» **Exercise brief**: From the records below, set down exactly the lines starting with the line that contains "Réseaux7bisgambiglia@univ-corse.fr Introduction 1967" and going on through the line that contains "Decision Points (Random". Nothing else is wanted.

» **Provided data**:
________________________

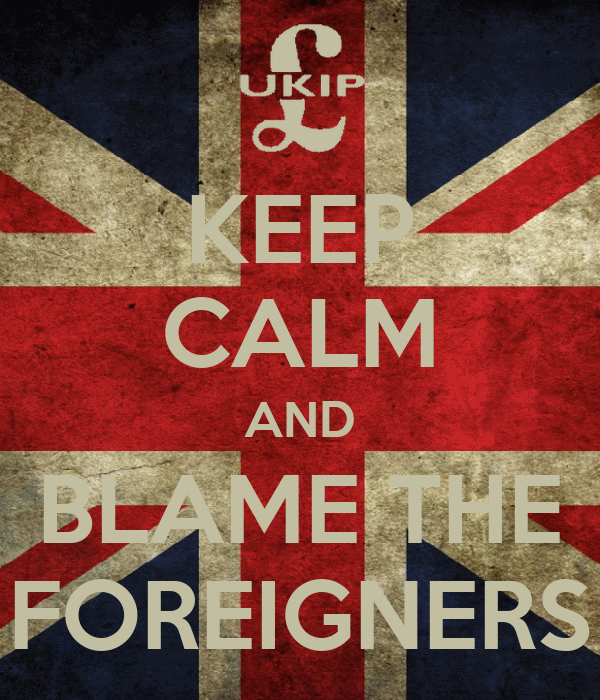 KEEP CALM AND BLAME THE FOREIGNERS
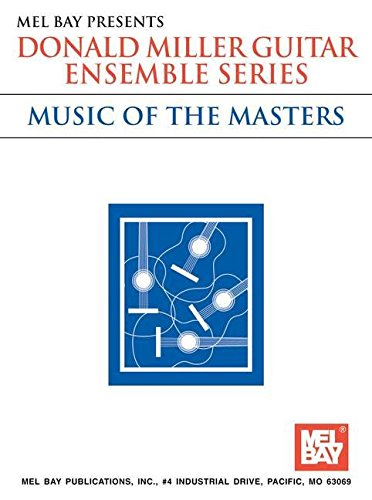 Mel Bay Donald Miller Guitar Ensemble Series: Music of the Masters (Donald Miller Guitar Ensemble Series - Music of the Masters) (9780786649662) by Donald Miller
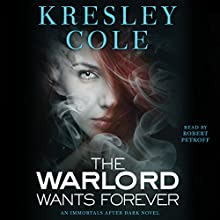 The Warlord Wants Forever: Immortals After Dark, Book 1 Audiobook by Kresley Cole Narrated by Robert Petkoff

________________________

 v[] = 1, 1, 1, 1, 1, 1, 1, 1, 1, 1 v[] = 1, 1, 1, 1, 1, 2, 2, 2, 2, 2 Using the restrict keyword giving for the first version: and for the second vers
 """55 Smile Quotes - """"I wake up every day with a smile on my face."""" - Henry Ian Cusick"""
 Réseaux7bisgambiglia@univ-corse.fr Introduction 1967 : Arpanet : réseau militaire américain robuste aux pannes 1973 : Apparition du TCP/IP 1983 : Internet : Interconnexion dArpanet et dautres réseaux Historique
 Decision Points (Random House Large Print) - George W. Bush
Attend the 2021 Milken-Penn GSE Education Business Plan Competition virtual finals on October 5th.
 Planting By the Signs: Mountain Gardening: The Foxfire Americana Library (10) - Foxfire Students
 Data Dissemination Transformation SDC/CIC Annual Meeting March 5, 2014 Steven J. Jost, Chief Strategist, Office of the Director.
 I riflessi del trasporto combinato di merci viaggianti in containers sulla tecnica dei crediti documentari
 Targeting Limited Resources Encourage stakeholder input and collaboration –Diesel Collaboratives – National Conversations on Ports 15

________________________

» **Your solution**:
 Réseaux7bisgambiglia@univ-corse.fr Introduction 1967 : Arpanet : réseau militaire américain robuste aux pannes 1973 : Apparition du TCP/IP 1983 : Internet : Interconnexion dArpanet et dautres réseaux Historique
 Decision Points (Random House Large Print) - George W. Bush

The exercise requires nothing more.